Penindasan perempuan berakar pada kapitalisme, dampaknya, tak hanya membentuk sistem ekonomi politik eksploitatif tetapi juga menggunakan gagasan patriarkis untuk membangun struktur hierarki kuasa yang disusun berdasarkan identitas gender, ras, kelas, disabilitas dan agama. Saat ini struktur kuasa tersebut di formalisasi melalui berbagai institusi internasional seperti Bank Dunia, Organisasi Perdagangan Dunia (WTO), Dana Moneter Internasional (IMF), serta berbagai perjanjian ekonomi atau perdagangan antarnegara. Kekuatan tersebut kemudian dibarengi kelindan kepentingan antara korporasi besar dengan negara dan aparat bersenjatanya.
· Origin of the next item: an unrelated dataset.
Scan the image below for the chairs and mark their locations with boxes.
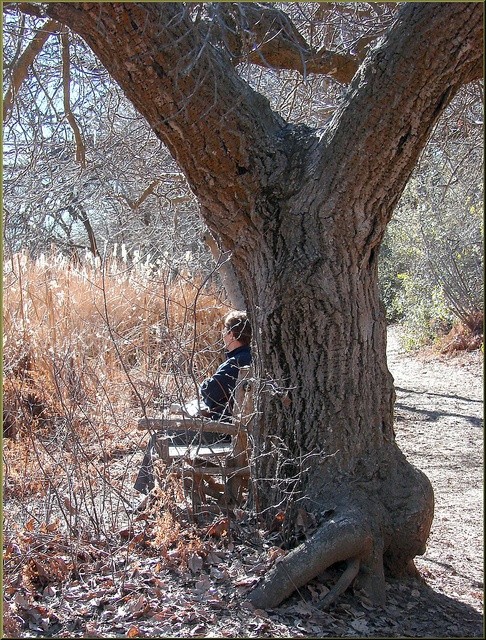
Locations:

Masa penjajahan seringkali dianggap telah usai, namun di Palestina perempuan dan rakyat dicerabut kehidupan dan identitas bangsanya melalui genosida yang dilakukan oleh rezim apartheid Zionis. Perempuan palestina menderita akibat krisis air dan pembalut, terpaksa meminum pil penunda menstruasi, dan minim akses bersalin. Organisasi Kesehatan Dunia (WHO), menyatakan hingga 29 Februari 2024, terdapat 30 ribu masyarakat sipil yang tewas, dengan 70% diantaranya adalah perempuan dan anak-anak (UN Women). Hal serupa juga terjadi di Ukraina akibat dari invasi Rusia yang berambisi untuk menguasai wilayah tersebut. Di tengah kekerasan dan penindasan yang mereka alami, perempuan menjadi aktor penting dalam gerakan melawan penjajahan (Elia, 2023). Pembebasan dari pendudukan dan genosida tidak akan terjadi tanpa pembebasan perempuan.
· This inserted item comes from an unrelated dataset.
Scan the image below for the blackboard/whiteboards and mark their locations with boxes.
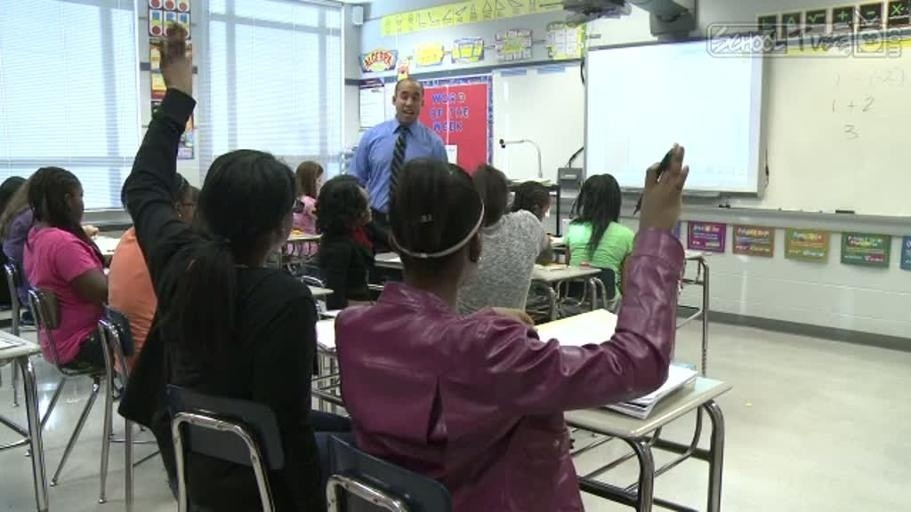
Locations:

Setelah banyak negara terbentuk, invasi dan pendudukan tidak lagi hanya dilakukan oleh kekuatan militer asing tetapi juga korporasi multinasional (Davy, 2023). Bentuk cengkeraman korporasi salah satunya dapat dilihat melalui kebijakan yang disusun oleh negara berdasarkan kesepakatan dalam perundingan rezim perdagangan bebas seperti WTO. Liberalisasi pertanian, perikanan dan monopoli korporasi atas akses kesehatan yang didorong dalam WTO telah memperparah situasi penindasan perempuan khususnya di negara berkembang. Ironisnya WTO kemudian menyusun inisiatif perdagangan untuk “pemberdayaan perempuan” yang mereduksi peran perempuan semata-mata hanya untuk berkontribusi pada angka pertumbuhan ekonomi sebagai bagian dari korporasi dan mengabaikan ketimpangan yang mereka sebabkan.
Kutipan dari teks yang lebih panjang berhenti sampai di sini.